Analytics at Coursera: three years later

8 min readMay 16, 2016

What is it like to work in the Analytics organization at Coursera? Three years ago, I wrote a Quora answer describing what was then the Analytics engineering team at Coursera. Today, the Analytics organization consists of engineers and data scientists who collaborate with teams throughout the company. Analytics is Coursera’s primary data hub — the home of business intelligence, product and business analysis, data products, and data infrastructure engineering.

As a founding member of the Analytics team, I’ve had the unique privilege of watching it evolve over the past three and a half years. In this post, I’ll describe where we are today and provide some reflections on the past and future of Analytics at Coursera.

Engineering

From the beginning, Analytics at Coursera has always been strongly rooted in engineering. Even though Analytics is no longer purely a software engineering function, the integration of data engineering and data science functions within the organization has been a core driver of the organization’s productivity and effectiveness.

Three years ago, we were just beginning to build out Coursera’s first data warehouse. At the time, Amazon Redshift and AWS Data Pipeline (the technologies on which we based our data warehouse) were new, and no mature software packages for working with these systems were available. In lieu of a data warehouse, most internal data analysis relied on makeshift libraries that executed scatter-gather queries across the hundreds of replica databases backing each of Coursera’s courses. Needless to say, even simple aggregations of engagement metrics across all courses were significant undertakings!

Today, our data warehouse is central to all data operations at Coursera, and we have open-sourced the framework on which it is based. Over time, we have also developed an ecosystem of internal tools around our data warehouse to make data available and usable. The impact of these tools on our business has been enormous. For example, in early 2015, we rolled out a new experimentation platform for variant allocation and reporting, which has served over 400 A/B tests in its first year alone. By integrating with our data warehouse, this tool reports on not only direct conversion events (e.g., clicks) but also long-term downstream user behavior (e.g., eight week course completion rates). Similarly, we built a web-based portal for data access, visualization, and documentation. Every week, roughly 40% of all employees at Coursera use this portal (which, remarkably, does not even include our internal metrics dashboard and self-serve reporting platforms!).
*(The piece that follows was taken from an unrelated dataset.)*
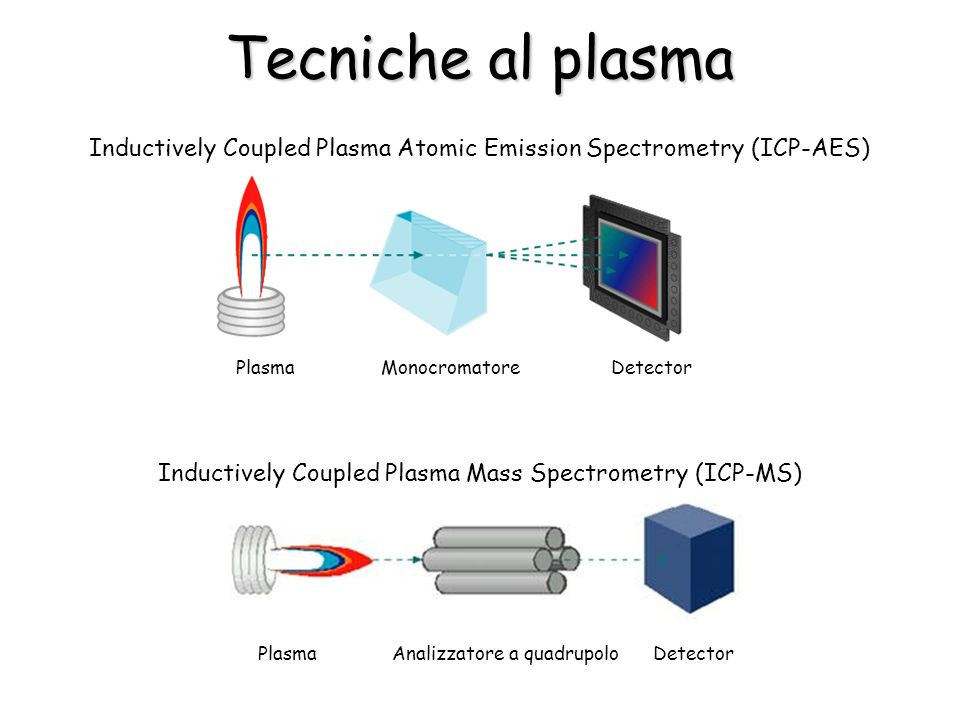 Tecniche al plasma Plasma Monocromatore Detector Inductively Coupled Plasma Atomic Emission Spectrometry (ICP-AES) Plasma Analizzatore a quadrupolo Detector Inductively Coupled Plasma Mass Spectrometry (ICP-MS)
As Coursera’s data needs have become more sophisticated, data tools and libraries originally developed in isolation by teams throughout the company have been redesigned and integrated into the scope of our data infrastructure. For example, our internally-developed email communication tools have full access to the personalization and experimentation capabilities that power our website. Recently, we have centralized development of our client-side and server-side eventing libraries for instrumenting our website and mobile apps. To shift from building one-off tools and libraries to building an end-to-end ecosystem of deeply integrated, interoperable data tools has required significant investment. However, the gains in long-term team productivity we’ve seen already have been enormous.
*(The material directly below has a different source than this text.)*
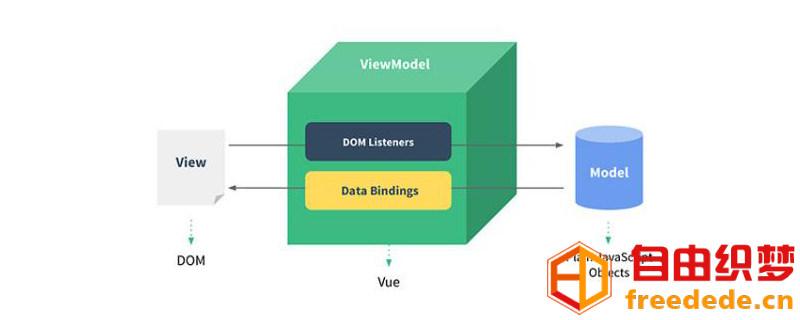 爱上源码网文章如何理解vue中的全局组件和局部组件的内容插图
With the breadth of technologies we use, Analytics engineers have become increasingly full-stack over time, with team members writing code across our front-end, back-end, and mobile platforms (both iOS and Android). Aside from our tool development work, we have also recently begun to invest more heavily in developing high-quality data assets including shared tables, metrics definitions, documentation, and training materials. Our newly-created business intelligence engineering team is the primary steward of these Coursera data resources, which are consumed not only within Analytics but also throughout the company and by external researchers at our partner institutions.

Data science

Three years ago, the notion of a data science group distinct from engineering that would focus on contributing to the product through data analysis and experimentation did not exist. At the time, the team still largely consisted of computer scientists. A few weeks after posting my Quora answer, we extended our first non-engineering offer to a talented economist from Harvard. But even then, creating a purely analyst role felt like a significant step, as much of our internal data infrastructure was still immature (e.g., we had no data warehouse, so all data access involved writing scripts to directly access replicas of production SQL database).
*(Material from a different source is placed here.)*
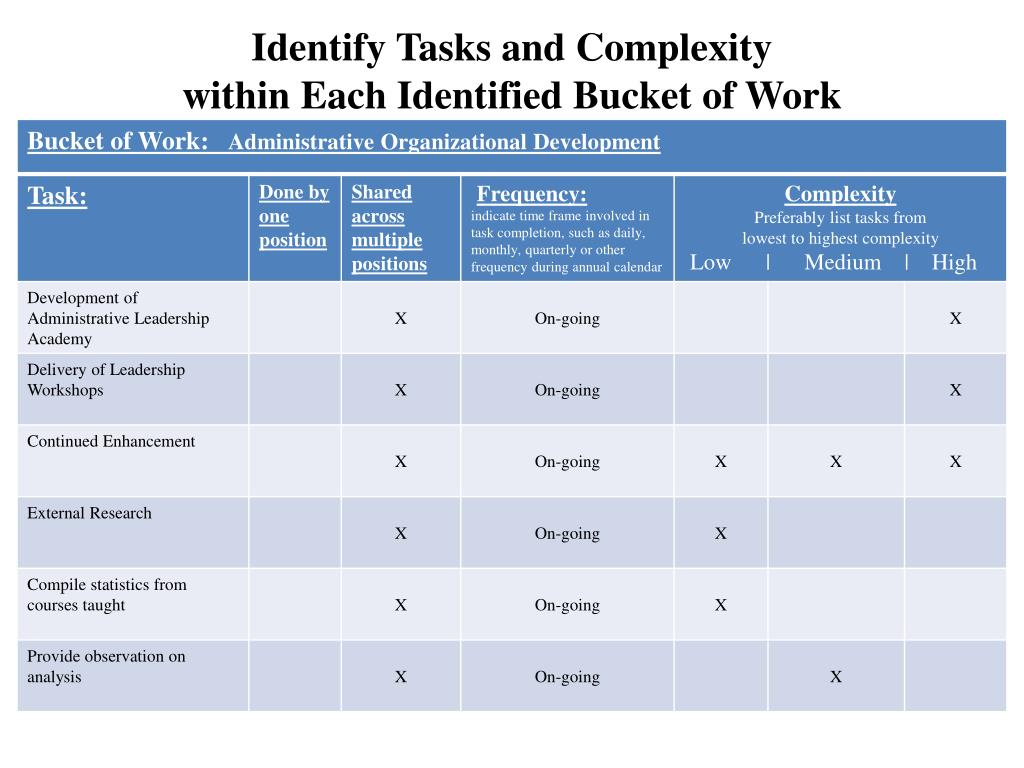 Identify Tasks and Complexity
Around this time, the broader Coursera organization began its transition into a matrix structure. Based on reading about industry best practices and hearing the recommendation of our advisors at more mature tech companies, we began exploring the concept of “embedding” — i.e., directly allocating data scientists to specific product and business teams to optimize their ability to form relationships, gather context, and influence direction. Our year-long experiment with embedding was largely successful, but we found this model difficult to scale effectively. As the organization grew from roughly 50 employees to over 140 a year later, the number of internal teams increased more quickly than we could hire data scientists, often leading to resourcing gaps. Furthermore, embedding data scientists sometimes led to information silos with reduced knowledge sharing and duplication of work, despite our attempts to create a “center-of-excellence”. Finally, embedding generally resulted in poor investment in developing shared resources that could be used by the group as a whole.

Today, we’ve evolved our embedding model into a more nuanced structure in which a small number of data science sub-teams (or “clusters”) collaborate with one or more partner teams throughout the company. We assign partner teams to clusters based on the relatedness of their goals. For example, one of our clusters works with both the customer operations team and the learning experience product team, since both groups deal with improving the “within-course” experience for learners. Another cluster works with both the growth and marketing teams, who have a shared goal around top-of-funnel optimization.

We’ve observed that compared to a pure embedding model, clusters promote better communication and collaboration among data scientists working in related areas while remaining closely connected with partner teams. Clusters also improve team efficiency by reducing redundant work and making it easier to reallocate resources to solving the highest impact efforts within a given domain. For example, in late 2015, we recognized the importance of improving event tracking for mobile devices, but the significant investment required made it difficult to carve out time to get this work done. Here, clusters allowed us to shift responsibilities internally to accommodate this longer-term effort while continuing to collaborate effectively with our partner teams.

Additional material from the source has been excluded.